India trade deficit $20.98bn in March 2026 as imports fall
What the latest trade print showed
India’s merchandise trade deficit narrowed sharply in March, coming in well below market expectations even as geopolitical risks in West Asia increased pressure on shipping and energy supplies. Government data released on Wednesday showed the deficit at around $11 billion, with multiple reports citing $10.67 billion, $10.76 billion, and $10.98 billion for the month. The February deficit was $17.1 billion, and economists had expected the March gap to widen to $12.75 billion, according to a Reuters poll. The improvement was driven by a combination of higher exports and a sharper drop in imports. But officials and exporters flagged that conditions around the Strait of Hormuz and Gulf shipping lanes were becoming costlier and more uncertain.
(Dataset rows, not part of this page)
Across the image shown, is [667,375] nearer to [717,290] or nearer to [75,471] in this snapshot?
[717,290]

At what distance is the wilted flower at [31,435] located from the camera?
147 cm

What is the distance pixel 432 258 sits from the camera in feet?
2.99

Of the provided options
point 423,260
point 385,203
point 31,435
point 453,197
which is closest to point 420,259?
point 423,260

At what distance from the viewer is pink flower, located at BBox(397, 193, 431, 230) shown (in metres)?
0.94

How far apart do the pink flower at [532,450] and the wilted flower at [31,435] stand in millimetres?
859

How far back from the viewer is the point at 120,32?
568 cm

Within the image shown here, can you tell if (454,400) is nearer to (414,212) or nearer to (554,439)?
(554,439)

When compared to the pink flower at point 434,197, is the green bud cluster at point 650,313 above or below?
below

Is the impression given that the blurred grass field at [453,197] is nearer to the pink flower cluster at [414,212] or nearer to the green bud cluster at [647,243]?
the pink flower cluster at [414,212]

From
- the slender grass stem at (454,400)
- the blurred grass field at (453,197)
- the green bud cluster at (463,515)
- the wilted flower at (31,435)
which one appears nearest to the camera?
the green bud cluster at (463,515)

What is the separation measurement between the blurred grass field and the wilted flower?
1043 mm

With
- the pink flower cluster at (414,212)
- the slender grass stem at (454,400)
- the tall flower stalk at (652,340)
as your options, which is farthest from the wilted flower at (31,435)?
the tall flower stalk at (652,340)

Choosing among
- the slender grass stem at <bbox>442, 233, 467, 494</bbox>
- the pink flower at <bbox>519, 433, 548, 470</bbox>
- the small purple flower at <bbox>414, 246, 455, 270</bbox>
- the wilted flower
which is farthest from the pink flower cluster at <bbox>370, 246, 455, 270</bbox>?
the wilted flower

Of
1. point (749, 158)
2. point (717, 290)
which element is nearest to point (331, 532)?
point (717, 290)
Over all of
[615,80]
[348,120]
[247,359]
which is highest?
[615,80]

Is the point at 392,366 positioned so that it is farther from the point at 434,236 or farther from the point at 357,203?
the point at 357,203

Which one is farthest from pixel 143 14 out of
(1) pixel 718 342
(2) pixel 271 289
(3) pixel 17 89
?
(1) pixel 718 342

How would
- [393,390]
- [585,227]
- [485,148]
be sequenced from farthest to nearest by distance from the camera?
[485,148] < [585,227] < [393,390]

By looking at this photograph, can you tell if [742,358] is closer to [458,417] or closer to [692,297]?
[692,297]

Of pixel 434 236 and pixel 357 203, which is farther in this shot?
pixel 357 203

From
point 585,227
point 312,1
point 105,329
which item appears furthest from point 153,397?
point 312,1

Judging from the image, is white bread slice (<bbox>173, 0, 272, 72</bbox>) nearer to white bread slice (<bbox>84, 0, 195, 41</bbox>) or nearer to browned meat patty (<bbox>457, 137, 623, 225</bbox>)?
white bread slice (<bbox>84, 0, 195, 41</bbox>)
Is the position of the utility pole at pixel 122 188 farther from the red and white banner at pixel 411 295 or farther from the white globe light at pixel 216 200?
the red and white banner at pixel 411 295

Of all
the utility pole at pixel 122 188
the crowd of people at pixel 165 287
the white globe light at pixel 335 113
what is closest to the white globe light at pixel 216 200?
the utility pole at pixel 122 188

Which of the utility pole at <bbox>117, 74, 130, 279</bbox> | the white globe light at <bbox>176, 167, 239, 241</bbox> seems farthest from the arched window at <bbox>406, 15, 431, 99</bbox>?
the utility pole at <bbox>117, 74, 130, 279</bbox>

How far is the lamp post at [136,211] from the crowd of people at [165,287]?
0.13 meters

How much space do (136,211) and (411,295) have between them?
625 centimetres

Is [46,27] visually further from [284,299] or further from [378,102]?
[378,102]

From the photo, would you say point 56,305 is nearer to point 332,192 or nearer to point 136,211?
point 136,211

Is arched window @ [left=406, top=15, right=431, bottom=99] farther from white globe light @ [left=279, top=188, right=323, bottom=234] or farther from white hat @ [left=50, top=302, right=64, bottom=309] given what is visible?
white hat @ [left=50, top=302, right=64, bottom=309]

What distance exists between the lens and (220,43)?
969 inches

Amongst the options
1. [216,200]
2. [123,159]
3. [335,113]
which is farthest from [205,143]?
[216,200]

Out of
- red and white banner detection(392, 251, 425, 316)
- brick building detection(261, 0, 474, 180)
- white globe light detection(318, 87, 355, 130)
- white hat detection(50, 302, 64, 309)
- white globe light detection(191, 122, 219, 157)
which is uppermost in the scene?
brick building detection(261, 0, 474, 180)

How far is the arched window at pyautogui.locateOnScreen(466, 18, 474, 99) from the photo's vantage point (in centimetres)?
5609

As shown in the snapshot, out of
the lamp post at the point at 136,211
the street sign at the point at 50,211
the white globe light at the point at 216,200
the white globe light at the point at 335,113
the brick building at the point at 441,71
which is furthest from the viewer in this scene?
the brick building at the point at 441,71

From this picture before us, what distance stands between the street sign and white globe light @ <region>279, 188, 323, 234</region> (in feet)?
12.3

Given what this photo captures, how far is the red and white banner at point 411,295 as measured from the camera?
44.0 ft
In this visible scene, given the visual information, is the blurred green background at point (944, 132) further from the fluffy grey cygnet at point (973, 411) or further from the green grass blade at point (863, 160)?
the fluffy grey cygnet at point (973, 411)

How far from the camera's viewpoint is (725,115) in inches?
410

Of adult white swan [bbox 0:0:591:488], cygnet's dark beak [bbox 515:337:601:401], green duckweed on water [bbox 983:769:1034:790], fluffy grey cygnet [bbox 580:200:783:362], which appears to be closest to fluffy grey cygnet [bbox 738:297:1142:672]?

Exports up, imports down in March
Merchandise exports rose to $18.92 billion in March, up from $16.61 billion in February. Imports fell to about $19.6-$19.9 billion, versus $13.71 billion in the previous month. The resulting deficit narrowed despite warnings that the Iran war could impede exports to Gulf countries and raise the cost of energy and other imports for India. A separate government release also described the March deficit as $10.76 billion compared with $11.69 billion in March last year. The latest numbers underline two competing forces: disruptions and higher logistics costs linked to the Iran conflict, and a rebound in shipments to the United States that helped cushion some of the stress.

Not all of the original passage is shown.